Problem description
Copy out verbatim the stretch of records below, from the line containing "How far is the man's" through the end of the records, including both ends.

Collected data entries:

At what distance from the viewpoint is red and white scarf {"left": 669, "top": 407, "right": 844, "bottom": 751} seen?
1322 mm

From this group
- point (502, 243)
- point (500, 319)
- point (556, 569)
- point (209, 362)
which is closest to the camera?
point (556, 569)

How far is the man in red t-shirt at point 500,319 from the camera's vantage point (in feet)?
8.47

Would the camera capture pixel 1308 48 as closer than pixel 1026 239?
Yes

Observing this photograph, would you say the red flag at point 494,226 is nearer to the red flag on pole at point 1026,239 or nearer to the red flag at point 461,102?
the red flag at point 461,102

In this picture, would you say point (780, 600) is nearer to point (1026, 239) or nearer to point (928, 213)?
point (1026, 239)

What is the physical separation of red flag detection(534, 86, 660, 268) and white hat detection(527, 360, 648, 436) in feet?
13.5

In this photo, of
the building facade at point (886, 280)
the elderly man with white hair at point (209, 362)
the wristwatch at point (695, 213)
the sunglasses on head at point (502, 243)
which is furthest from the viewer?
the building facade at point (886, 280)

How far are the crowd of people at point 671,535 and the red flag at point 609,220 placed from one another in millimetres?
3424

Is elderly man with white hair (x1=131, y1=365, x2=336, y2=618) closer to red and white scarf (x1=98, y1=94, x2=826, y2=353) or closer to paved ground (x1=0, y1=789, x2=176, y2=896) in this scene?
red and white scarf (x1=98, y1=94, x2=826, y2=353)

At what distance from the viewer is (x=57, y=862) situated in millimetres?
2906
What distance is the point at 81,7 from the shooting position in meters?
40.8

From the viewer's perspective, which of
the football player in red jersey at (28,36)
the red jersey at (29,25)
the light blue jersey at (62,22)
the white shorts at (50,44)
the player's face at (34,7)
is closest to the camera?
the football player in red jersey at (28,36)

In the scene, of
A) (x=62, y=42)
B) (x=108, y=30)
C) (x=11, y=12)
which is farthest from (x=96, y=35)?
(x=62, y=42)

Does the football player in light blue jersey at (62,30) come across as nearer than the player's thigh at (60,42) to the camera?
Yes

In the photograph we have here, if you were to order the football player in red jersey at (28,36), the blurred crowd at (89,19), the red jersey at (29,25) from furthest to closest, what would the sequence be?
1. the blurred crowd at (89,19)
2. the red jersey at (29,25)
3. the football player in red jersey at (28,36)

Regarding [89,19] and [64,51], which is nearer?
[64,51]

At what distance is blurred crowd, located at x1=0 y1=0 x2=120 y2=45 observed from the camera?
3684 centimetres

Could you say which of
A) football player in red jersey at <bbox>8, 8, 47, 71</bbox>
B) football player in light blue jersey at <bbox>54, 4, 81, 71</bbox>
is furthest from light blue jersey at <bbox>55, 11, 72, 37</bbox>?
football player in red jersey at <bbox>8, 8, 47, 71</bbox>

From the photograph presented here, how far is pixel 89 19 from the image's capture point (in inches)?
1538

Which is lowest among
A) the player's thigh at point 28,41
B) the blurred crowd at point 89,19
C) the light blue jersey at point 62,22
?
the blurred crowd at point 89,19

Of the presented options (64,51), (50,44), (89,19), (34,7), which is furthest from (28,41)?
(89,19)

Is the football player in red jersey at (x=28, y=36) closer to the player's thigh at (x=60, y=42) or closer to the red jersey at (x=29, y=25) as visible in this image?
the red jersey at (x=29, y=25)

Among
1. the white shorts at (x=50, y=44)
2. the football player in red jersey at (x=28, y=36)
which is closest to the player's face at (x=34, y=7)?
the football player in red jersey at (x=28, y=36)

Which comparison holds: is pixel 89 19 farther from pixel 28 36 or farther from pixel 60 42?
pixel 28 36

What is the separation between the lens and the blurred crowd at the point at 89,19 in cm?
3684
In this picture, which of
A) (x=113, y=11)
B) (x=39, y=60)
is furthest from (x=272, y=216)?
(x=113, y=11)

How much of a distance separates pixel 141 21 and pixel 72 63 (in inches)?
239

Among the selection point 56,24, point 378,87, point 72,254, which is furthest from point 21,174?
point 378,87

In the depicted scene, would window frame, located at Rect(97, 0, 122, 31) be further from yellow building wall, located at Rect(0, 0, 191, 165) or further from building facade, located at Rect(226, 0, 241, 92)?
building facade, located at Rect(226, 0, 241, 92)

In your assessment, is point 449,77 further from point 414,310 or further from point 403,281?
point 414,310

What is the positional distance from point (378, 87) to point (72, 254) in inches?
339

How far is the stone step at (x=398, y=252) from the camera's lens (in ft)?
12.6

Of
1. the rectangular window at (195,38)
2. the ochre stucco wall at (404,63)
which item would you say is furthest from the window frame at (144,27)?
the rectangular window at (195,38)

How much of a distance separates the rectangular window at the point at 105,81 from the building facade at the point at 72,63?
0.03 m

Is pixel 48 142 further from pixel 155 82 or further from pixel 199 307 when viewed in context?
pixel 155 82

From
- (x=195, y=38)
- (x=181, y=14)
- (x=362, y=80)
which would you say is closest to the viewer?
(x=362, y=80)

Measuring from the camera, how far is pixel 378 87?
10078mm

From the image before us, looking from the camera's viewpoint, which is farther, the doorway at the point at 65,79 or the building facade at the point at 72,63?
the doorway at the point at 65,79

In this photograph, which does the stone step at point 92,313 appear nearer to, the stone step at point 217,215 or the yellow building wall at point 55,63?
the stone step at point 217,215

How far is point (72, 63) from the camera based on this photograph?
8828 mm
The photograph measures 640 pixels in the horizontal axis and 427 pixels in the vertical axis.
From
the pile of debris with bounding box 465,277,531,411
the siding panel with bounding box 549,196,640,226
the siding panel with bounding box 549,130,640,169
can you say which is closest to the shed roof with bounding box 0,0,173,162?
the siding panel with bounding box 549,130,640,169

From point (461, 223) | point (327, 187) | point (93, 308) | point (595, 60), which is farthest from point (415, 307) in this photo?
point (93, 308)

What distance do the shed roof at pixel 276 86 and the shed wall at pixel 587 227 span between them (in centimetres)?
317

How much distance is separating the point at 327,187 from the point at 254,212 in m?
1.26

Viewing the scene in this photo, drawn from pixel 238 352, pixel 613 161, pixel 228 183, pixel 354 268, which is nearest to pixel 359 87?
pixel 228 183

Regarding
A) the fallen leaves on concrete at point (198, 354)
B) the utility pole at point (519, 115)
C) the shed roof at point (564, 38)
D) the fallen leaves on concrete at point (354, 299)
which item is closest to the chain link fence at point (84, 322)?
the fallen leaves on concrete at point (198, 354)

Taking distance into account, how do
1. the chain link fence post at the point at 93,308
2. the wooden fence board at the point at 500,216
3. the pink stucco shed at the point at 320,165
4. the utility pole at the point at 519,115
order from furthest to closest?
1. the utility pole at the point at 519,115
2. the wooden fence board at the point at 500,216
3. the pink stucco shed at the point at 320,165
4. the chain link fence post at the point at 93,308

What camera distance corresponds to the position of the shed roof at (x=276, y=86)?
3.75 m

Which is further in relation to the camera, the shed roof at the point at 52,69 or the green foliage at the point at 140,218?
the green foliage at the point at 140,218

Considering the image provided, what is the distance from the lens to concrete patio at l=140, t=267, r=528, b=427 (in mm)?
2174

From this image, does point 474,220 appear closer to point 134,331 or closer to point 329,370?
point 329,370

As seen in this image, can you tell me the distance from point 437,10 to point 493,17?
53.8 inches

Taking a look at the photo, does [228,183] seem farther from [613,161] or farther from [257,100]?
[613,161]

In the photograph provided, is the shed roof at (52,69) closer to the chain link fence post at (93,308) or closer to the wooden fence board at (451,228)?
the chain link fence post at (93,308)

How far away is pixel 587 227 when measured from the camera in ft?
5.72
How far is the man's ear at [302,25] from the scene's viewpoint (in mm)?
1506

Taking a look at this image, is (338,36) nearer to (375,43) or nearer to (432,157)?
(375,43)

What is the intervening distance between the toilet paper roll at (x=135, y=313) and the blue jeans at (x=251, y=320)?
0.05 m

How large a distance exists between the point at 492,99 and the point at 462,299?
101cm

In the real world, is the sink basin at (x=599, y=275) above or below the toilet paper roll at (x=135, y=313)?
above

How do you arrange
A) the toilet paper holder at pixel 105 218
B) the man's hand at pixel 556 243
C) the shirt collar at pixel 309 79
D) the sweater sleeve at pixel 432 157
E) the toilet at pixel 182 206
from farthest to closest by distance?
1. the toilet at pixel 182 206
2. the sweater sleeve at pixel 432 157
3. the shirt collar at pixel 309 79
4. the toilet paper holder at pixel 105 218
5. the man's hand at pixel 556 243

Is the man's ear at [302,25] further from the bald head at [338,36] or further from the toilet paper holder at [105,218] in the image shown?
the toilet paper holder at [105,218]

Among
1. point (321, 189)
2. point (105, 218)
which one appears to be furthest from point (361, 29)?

The response
How far is the man's ear at [302,25] from the scene's viewpoint (in mm)?
1506

Taking a look at this image, is (338,36) nearer to (375,43) or nearer to (432,157)?
(375,43)

What is the intervening distance between the toilet paper roll at (x=135, y=313) and the blue jeans at (x=251, y=320)?
0.05 m

How large a distance exists between the point at 492,99 and the point at 462,299?
101cm

In the real world, is the sink basin at (x=599, y=275) above or below the toilet paper roll at (x=135, y=313)?
above

How do you arrange
A) the toilet paper holder at pixel 105 218
B) the man's hand at pixel 556 243
C) the shirt collar at pixel 309 79
D) the sweater sleeve at pixel 432 157
E) the toilet at pixel 182 206
from farthest to closest by distance?
1. the toilet at pixel 182 206
2. the sweater sleeve at pixel 432 157
3. the shirt collar at pixel 309 79
4. the toilet paper holder at pixel 105 218
5. the man's hand at pixel 556 243

Is the man's ear at [302,25] further from the bald head at [338,36] or further from the toilet paper holder at [105,218] in the image shown?
the toilet paper holder at [105,218]

Among
1. point (321, 189)
2. point (105, 218)
which one appears to be furthest from point (361, 29)?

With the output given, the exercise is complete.